> **About this exercise**
Set down all of the data exactly. Pictures stay out of the copy.

> **Dataset content**
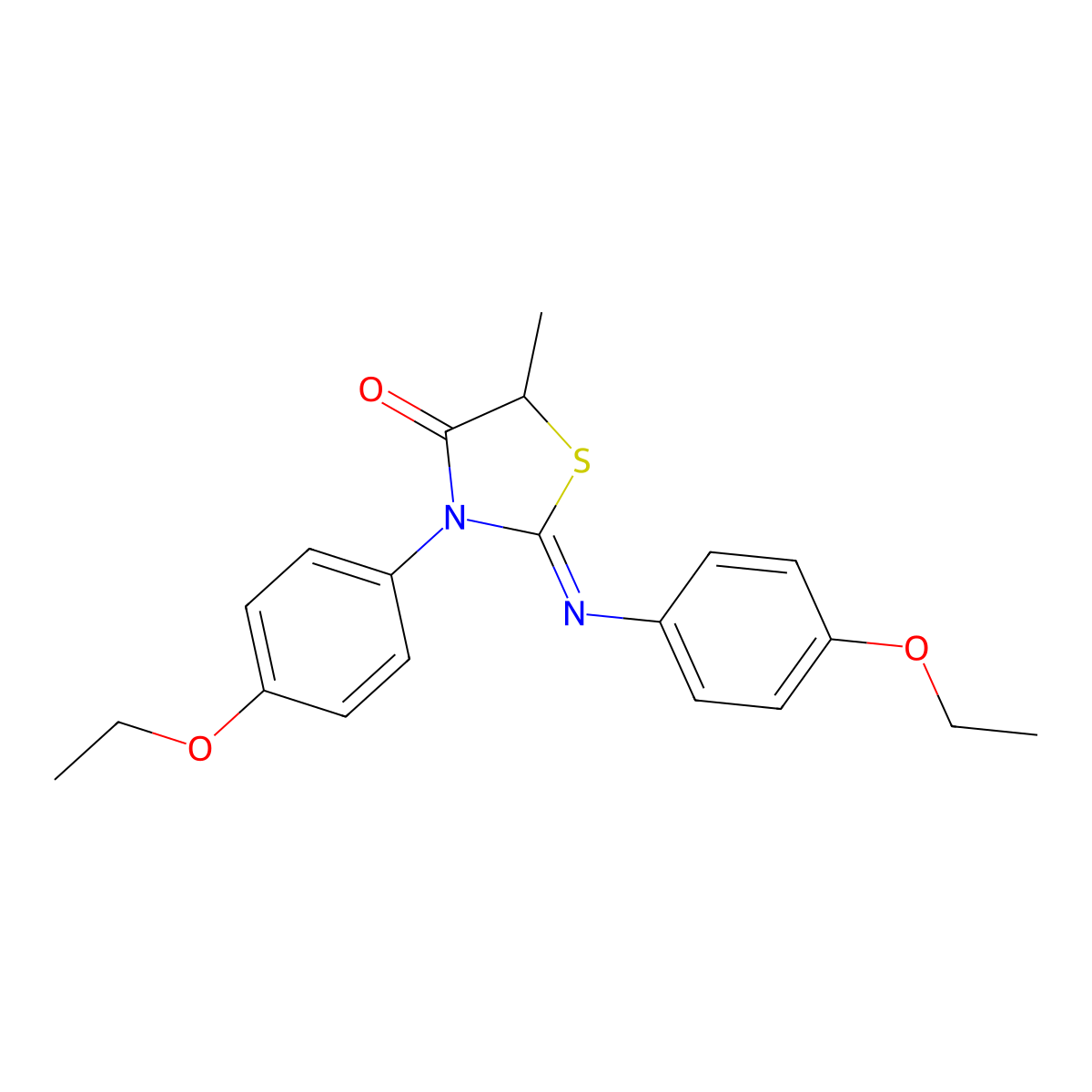 3-(4-Ethoxyphenyl)-2-[(4-ethoxyphenyl)imino]-5-methyl-1,3-thiazolidin-4-one molecular structure, CAS 109934-58-9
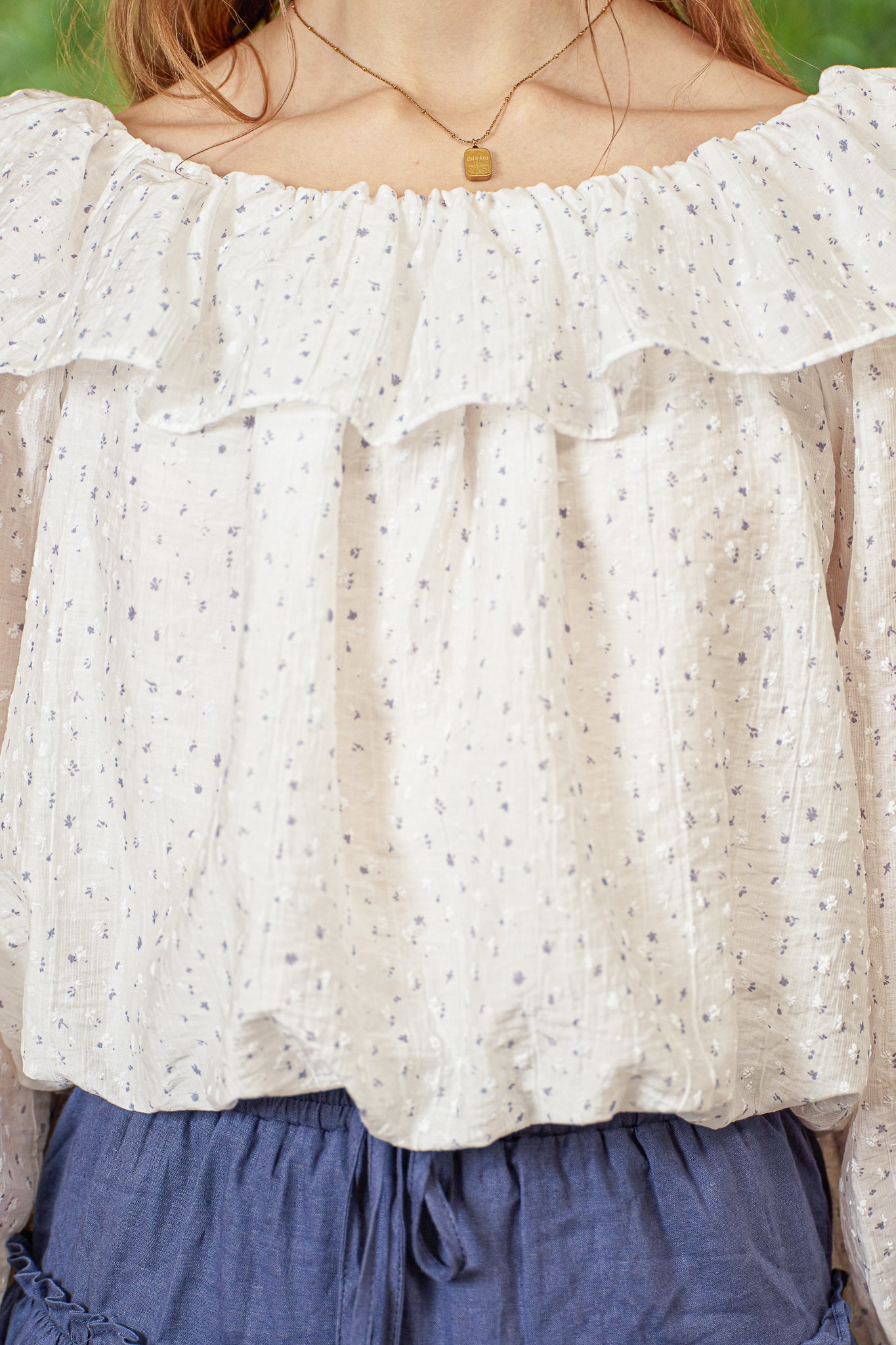 RP2852 - Cloud Dot Ruffle Blouse (2S-2M-2L)
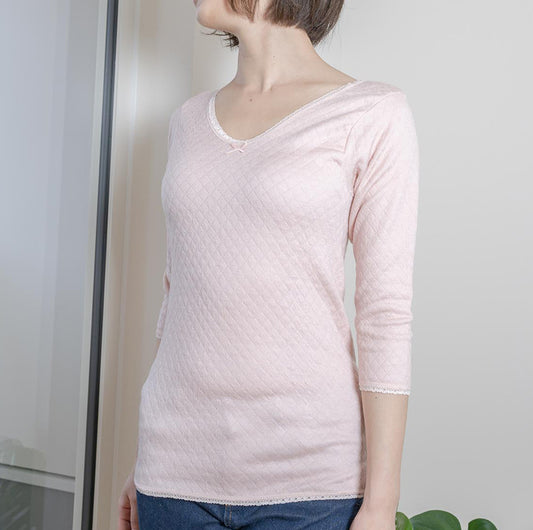 岩盤浴 8分袖キルトレディースインナー | 冷えのお悩み・冷房対策・お腹の冷え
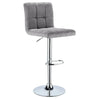 Moderne BukkitBow barkruk met linnen zitting en verchroomd staal, verstelbaar en draaibaar, comfortabele zithoogte 60-82 cm.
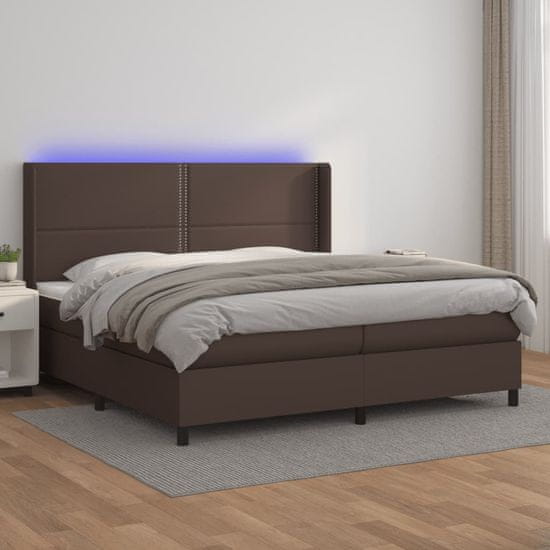 Greatstore Box spring postelja vzmetnico LED rjava 200x200 cm umetno usnje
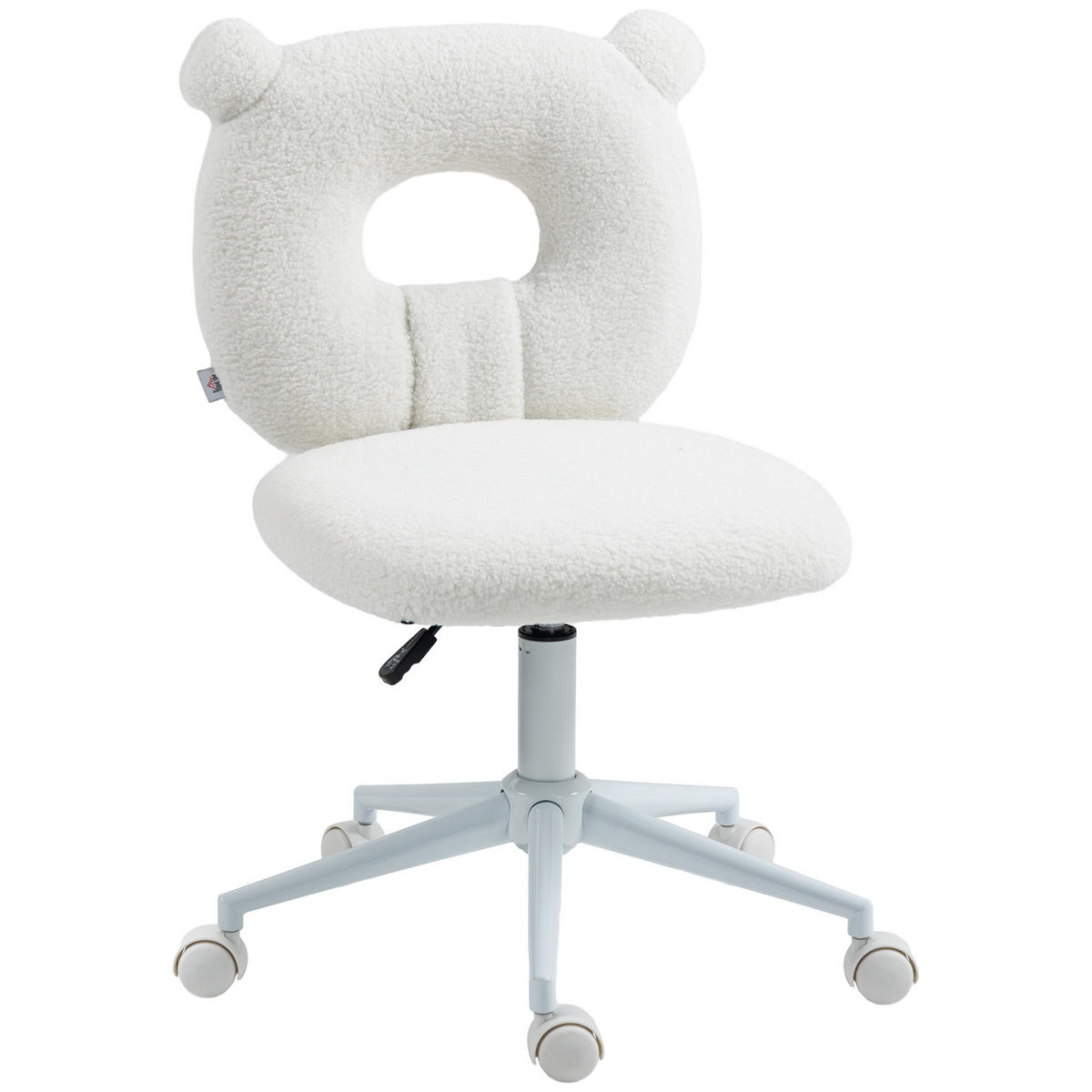 BÜROSTUHL DE-05138 Höhenverstellbar mit Teddyfell & Bären-Design Weiß - Weiß, Metall (56/90/50cm) - ComfortXL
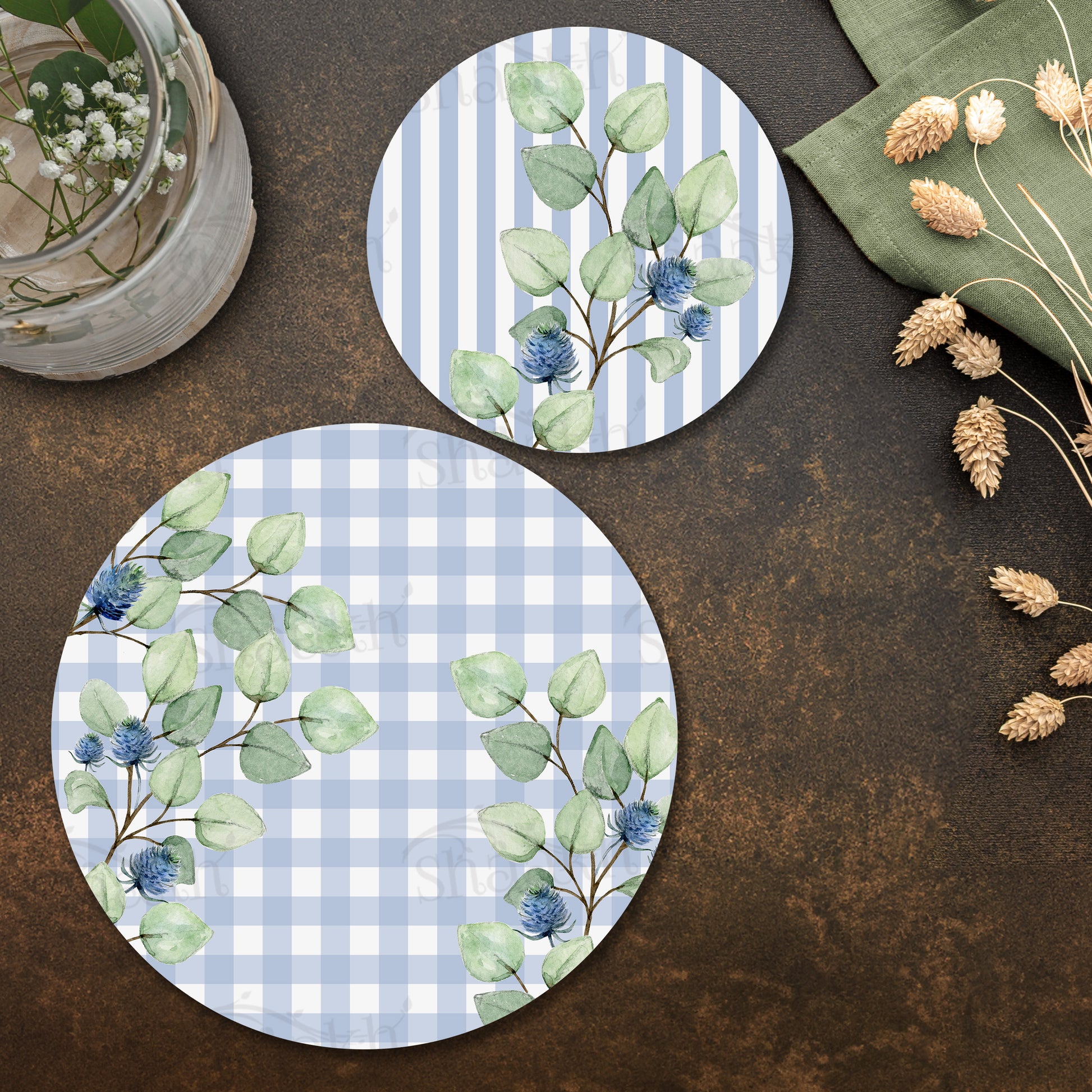 Blue and White Check Coordinated Set — coordinated dining set by Shaakh, handcrafted in India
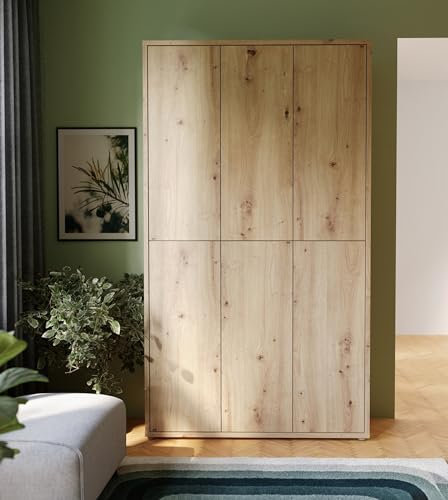 möbelando Schuhschrank >Alanna< in Wotan Eiche Dekor - 109,2x191,9x34,9cm (BxHxT)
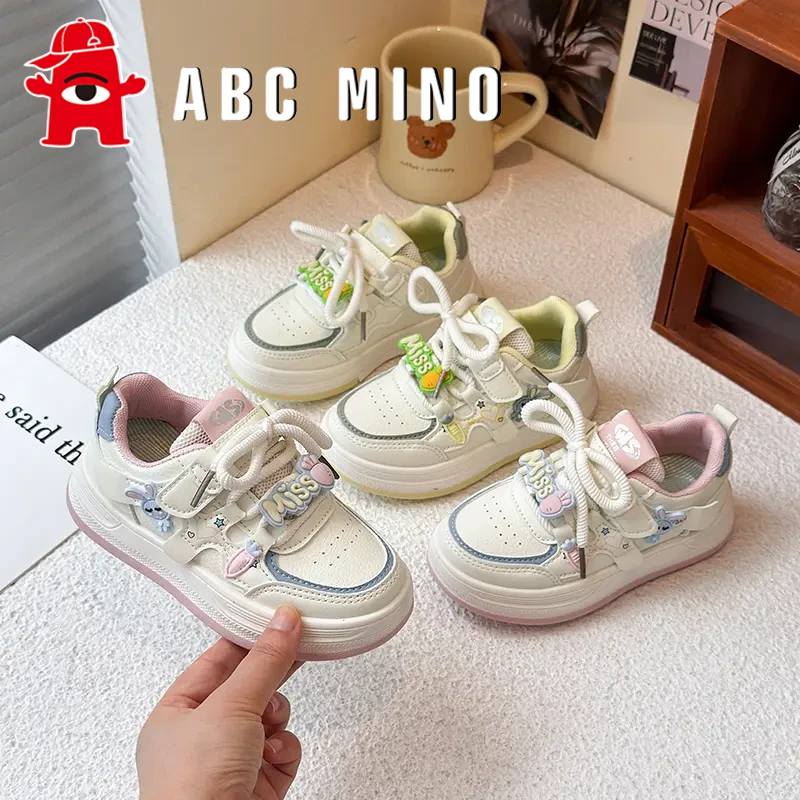 ABC MINO儿童卡通小白鞋2025秋季新款女童轻便透气软底防滑运动鞋
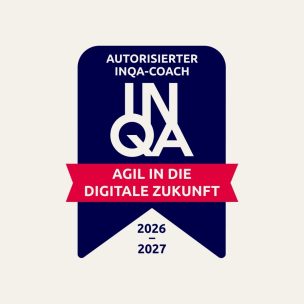 Logodesign eines autorisierten INQA-Coachs mit den Jahren 2026 und 2027.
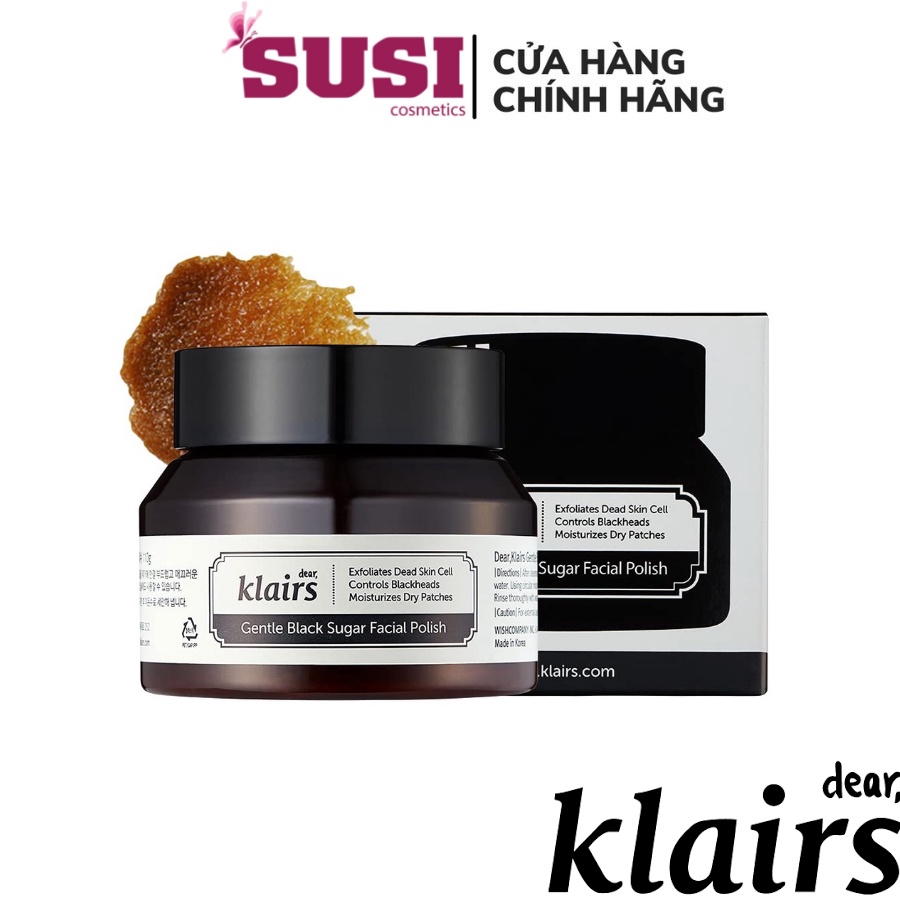 Tẩy Tế Bào Chết Đường Đen Klairs Giảm Mụn Đầu Đen, Se Khít Lỗ Chân Lông Klairs Gentle Black Sugar Facial Polish 110g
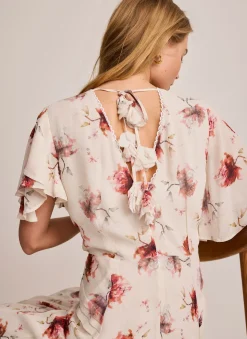 Cream Floral Print Midi Dress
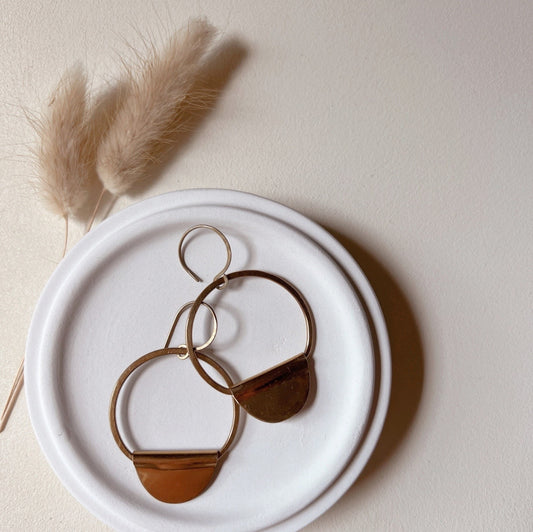 Brass Folded Earrings - Free Range & Feral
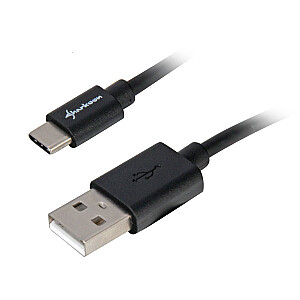Адаптер Sharkoon USB 2.0 A — USB C — черный — 0,5 м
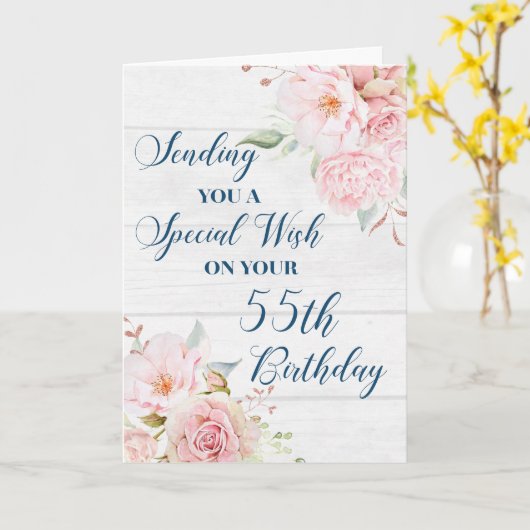 Roze rustieke bloemen Happy 55th Birthday Kaart (Gele Bloem)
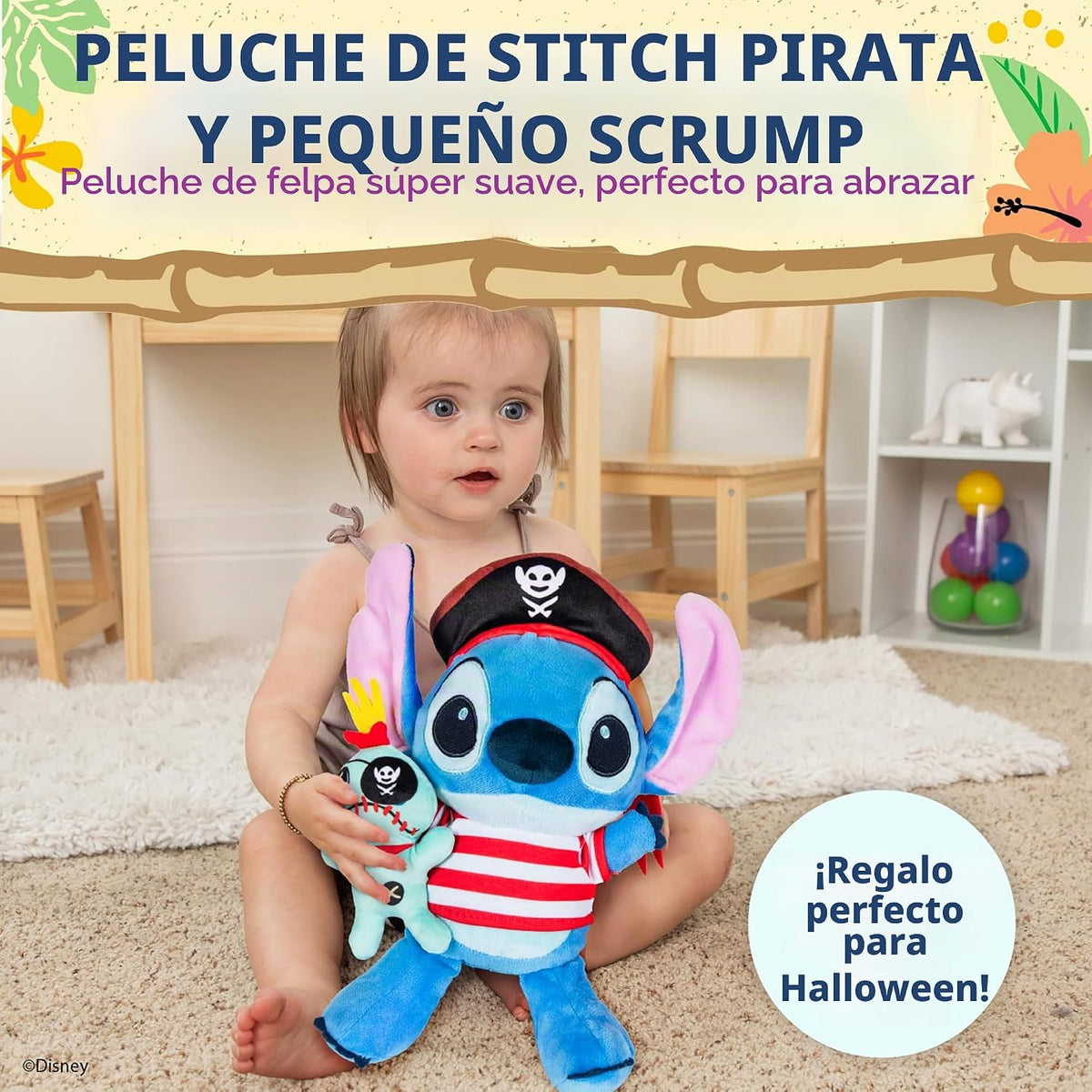 KIDS PREFERRED Muñeco de peluche de bebé pirata de Disney Stitch so...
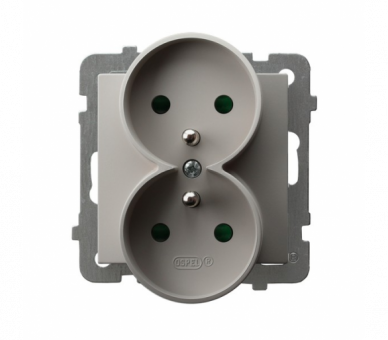 Gniazdo podwójne z uziemieniem z przesłonami torów prądowych, moduł bez ramki Kaszmir Ospel As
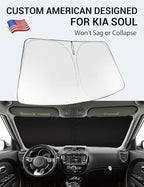 Proadsy 2026 Upgrade Windshield Sun Shade Custom Fit 2014-2019 Kia Soul Foldable Front Sunshade Protector Sun Visor Blocks UV Rays Keep Car Cooler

> **Response for this exercise**
 3-(4-Ethoxyphenyl)-2-[(4-ethoxyphenyl)imino]-5-methyl-1,3-thiazolidin-4-one molecular structure, CAS 109934-58-9
 RP2852 - Cloud Dot Ruffle Blouse (2S-2M-2L)
 岩盤浴 8分袖キルトレディースインナー | 冷えのお悩み・冷房対策・お腹の冷え
 Moderne BukkitBow barkruk met linnen zitting en verchroomd staal, verstelbaar en draaibaar, comfortabele zithoogte 60-82 cm.
 Greatstore Box spring postelja vzmetnico LED rjava 200x200 cm umetno usnje
 BÜROSTUHL DE-05138 Höhenverstellbar mit Teddyfell & Bären-Design Weiß - Weiß, Metall (56/90/50cm) - ComfortXL
 Blue and White Check Coordinated Set — coordinated dining set by Shaakh, handcrafted in India
 möbelando Schuhschrank >Alanna< in Wotan Eiche Dekor - 109,2x191,9x34,9cm (BxHxT)
 ABC MINO儿童卡通小白鞋2025秋季新款女童轻便透气软底防滑运动鞋
 Logodesign eines autorisierten INQA-Coachs mit den Jahren 2026 und 2027.
 Tẩy Tế Bào Chết Đường Đen Klairs Giảm Mụn Đầu Đen, Se Khít Lỗ Chân Lông Klairs Gentle Black Sugar Facial Polish 110g
 Cream Floral Print Midi Dress
 Brass Folded Earrings - Free Range & Feral
Адаптер Sharkoon USB 2.0 A — USB C — черный — 0,5 м
 Roze rustieke bloemen Happy 55th Birthday Kaart (Gele Bloem)
 KIDS PREFERRED Muñeco de peluche de bebé pirata de Disney Stitch so...
 Gniazdo podwójne z uziemieniem z przesłonami torów prądowych, moduł bez ramki Kaszmir Ospel As
 Proadsy 2026 Upgrade Windshield Sun Shade Custom Fit 2014-2019 Kia Soul Foldable Front Sunshade Protector Sun Visor Blocks UV Rays Keep Car Cooler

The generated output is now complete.